- Theatrical poster
- Directed by: K. Raghavendra Rao
- Written by: Paruchuri Brothers (story/screenplay)
- Produced by: K. Devi Varaprasad
- Starring: Chiranjeevi Vijayashanti Radha Rao Gopal Rao Kaikala Satyanarayana
- Cinematography: K. S. Prakash
- Edited by: Kotagiri Venkateswara Rao
- Music by: K. Chakravarthy
- Production company: Devi Film Productions
- Release date: 31 January 1986;
- Running time: 140 minutes
- Country: India
- Language: Telugu

= Kondaveeti Raja =

1986 film by K. Raghavendra Rao

Kondaveeti Raja is a 1986 Telugu action drama film directed by K. Raghavendra Rao and produced by K. Devi Varaprasad. It stars Chiranjeevi, Vijayashanti, Radha, and Rao Gopal Rao. The film was released on 31 January 1986.

==Plot==
The film begins with Raja coming to a historic village called Rathnagiri in search of some work.
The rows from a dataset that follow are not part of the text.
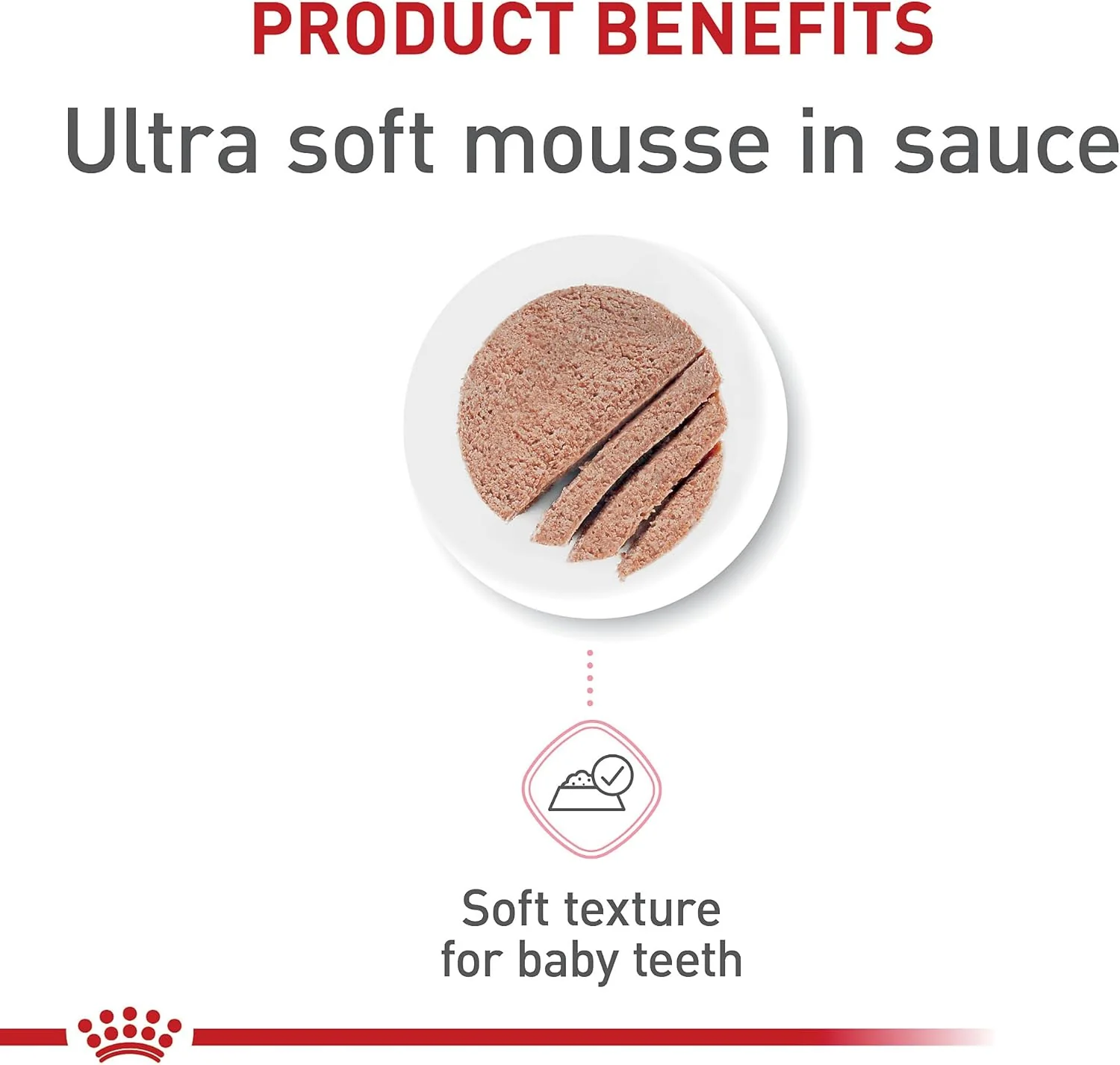Royal Canin Feline Health Nutrition Mother & Babycat Ultra Soft Mousse in Sauce Canned Cat Food, 3 oz can (12-count) - Image 7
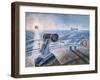 Midnight Sun-Eric Ravilious-Framed Giclee Print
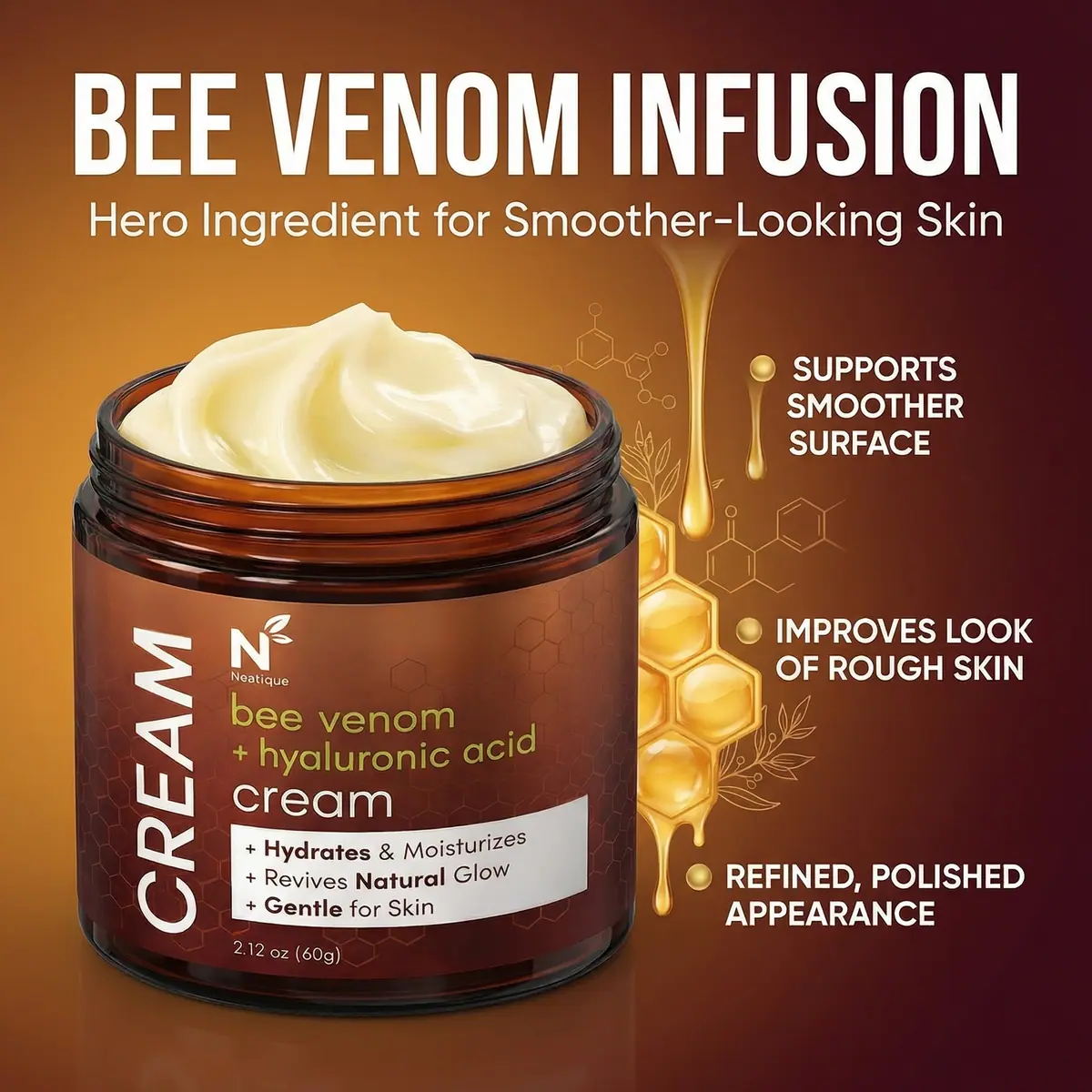 Bee Venom Body Cream thumbnail 2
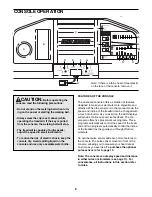 Preview for 8 page of Healthrider 831.297970 User Manual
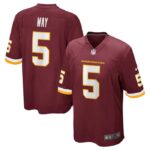 Tress Way Washington Football Team Nike Game Jersey - Burgundy- 49Native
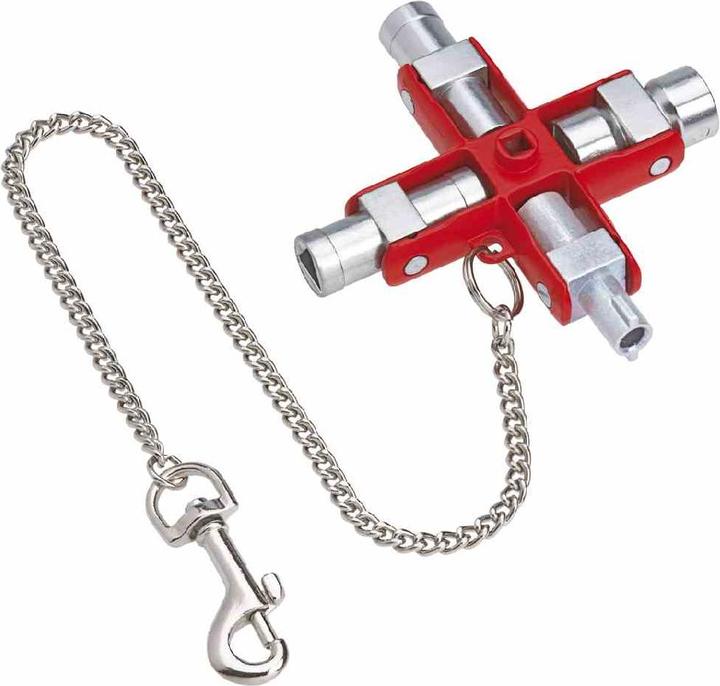 Knipex Chiave universale per quadri ed armadi elettrici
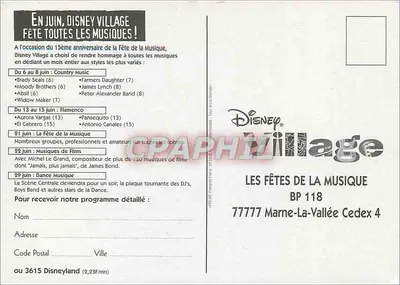 Disney Village — Festiwal wszystkich muzyk — Disney Village — Rewers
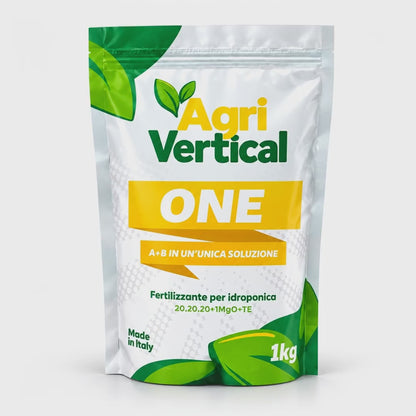 Fertilizzante Idroponico A+B Unica Soluzione – Nutriente Piante Crescita Rapida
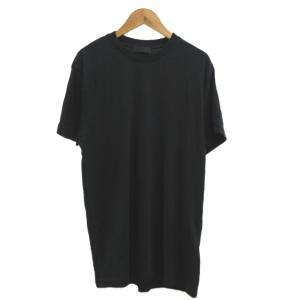 クルーネックTシャツ M 黒 ブラック 無地 半袖 UJM492S181ILK /RN ECC006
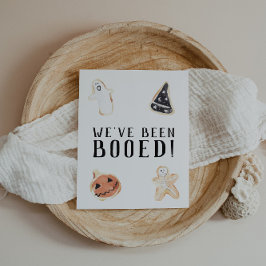 Halloween Game Boo Neighbor Spelbord Poster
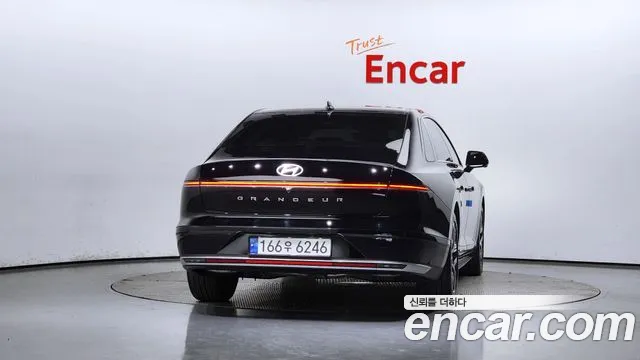 Hyundai Grandeur (GN7) id 2683321 из Кореи 5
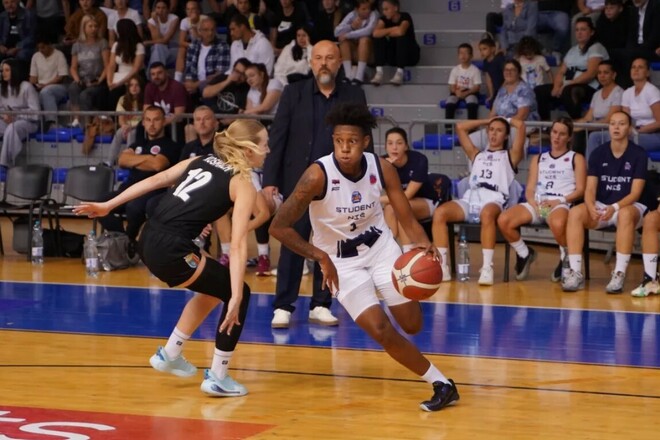 Космач помогла румынскому БК Клуж-Напока победить в матче Еврокубка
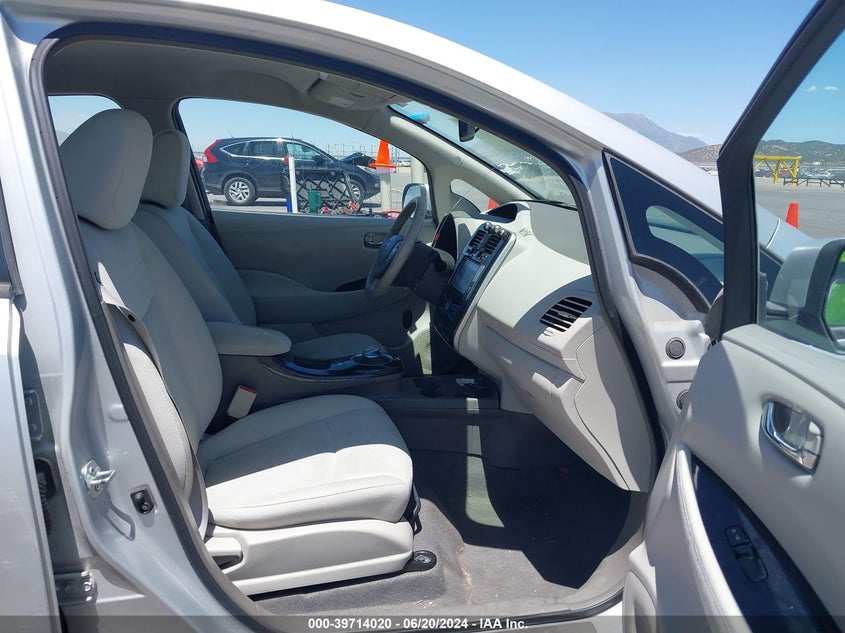 2013 Nissan Leaf Sv VIN: 1N4AZ0CP0DC402792 Lot: 39714020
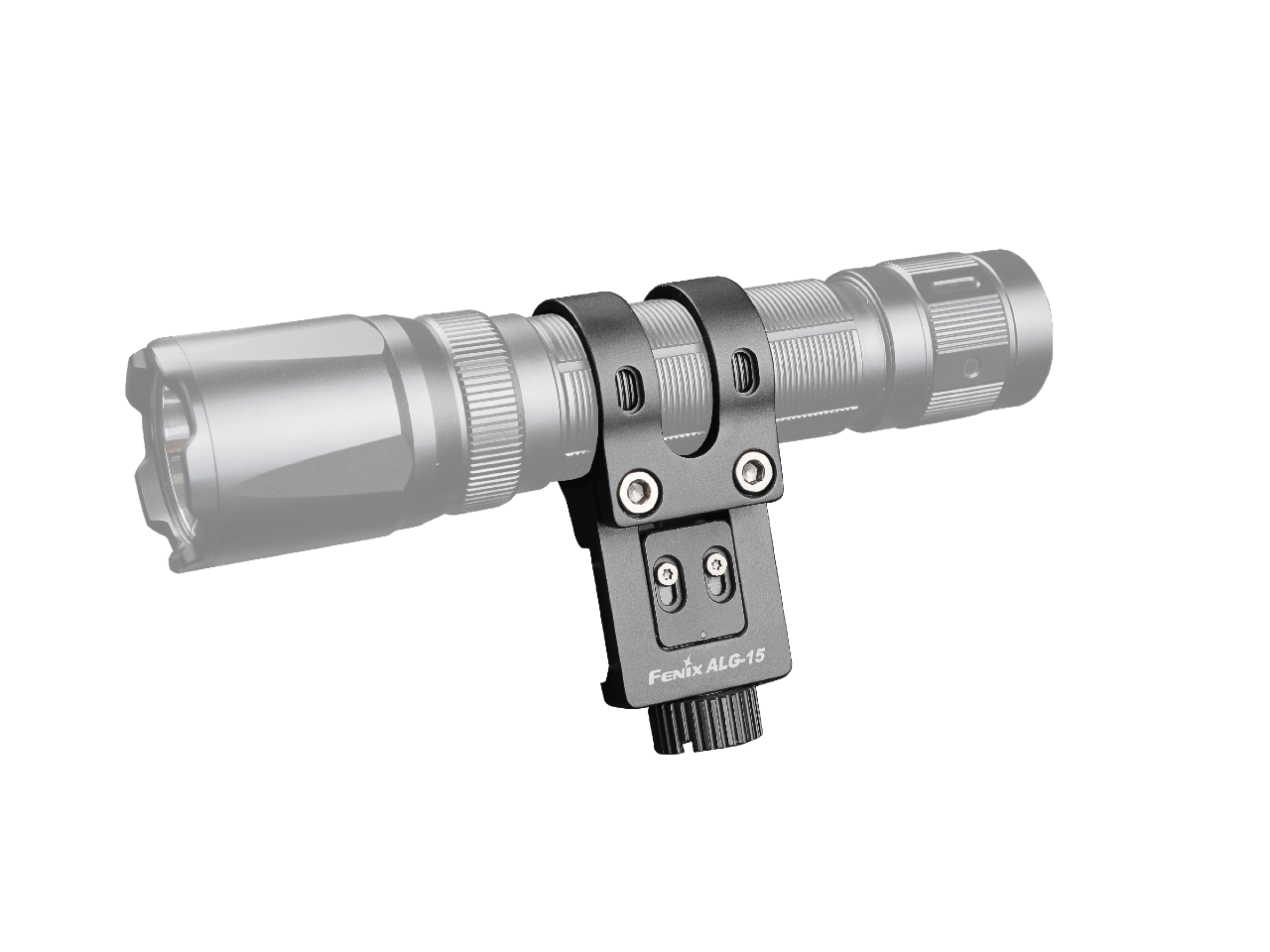 Fenix ALG-15 Tactical Rail Mount for Picatinny Rail - Compatible with AR15, M4, M16 Rifles - Perfect for Hunting, Shooting & Tactical Use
There is an old fort in this village and every one in that village believes that there is a hidden treasure inside. Sarvarayudu, a rich man in the village, tries every possible way to explore that treasure. He unearths the secret of this hidden treasure. Raja becomes a problem for Sarvarayudu by interfering in all his misdeeds. Unexpectedly, Padma is in the same village and she meets Raja to gives her heart to him. But Raja falls in love with another village belle, Rani. Raja realizes the truth that it was Sarvarayudu who killed his sister and plans to take revenge for his sister's murder. He succeeds in his attempts at the cost of Rani's love, who sacrifices her love to help Raja. The hidden treasure is recovered and handed over to the government, and Raja and Padma marry.

==Cast==
- Chiranjeevi as Raja
- Vijayashanti as Rani (Voice Dubbed by Saritha)
- Radha as Padma (Voice Dubbed by Durga)
- Rao Gopala Rao as Papa Rao
- Kaikala Satyanarayana as Venkatrayudu
- Nirmalamma as Parvatamma
- Nutan Prasad as Sarva Rayudu
- Y. Vijaya
- Chalapati Rao
- P. L. Narayana
- Rallapalli as Markata Sastry
- Mada Venkateswara Rao
- Chitti Babu
- P. J. Sarma
- Anuradha

== Music ==
The film's music was composed by Chakravarthy, with all the songs penned by Veturi Sundararama Murthy. The song "Manchamesi" was remixed in the film Seema Sastri.

- "Anganga Veerangame Ammammo Chadarangame"
- "Kommalaki Koilaki Patalaki Pallaviki"
- "Konda Kona Sanditlo Pelli"
- "Manchamesi Duppatesi Mallepoolu Challanu Rara Rara"
- "Naa Koka Baagunda Naa Raika Baagunda Hoy Hoy Hoy"
- "Oorikanta Neetugade Dham Dham Dham"
- "Yaala Yaala Uyyaalalona Yellakilla Jampalalona"

==Release==
The film was originally planned to be released on Sankranthi however it got delayed after Chiranjeevi got hurt during a fight scene for another film. According to Vara Prasad, the film was a decent hit and ran in some centres and became a profitable venture.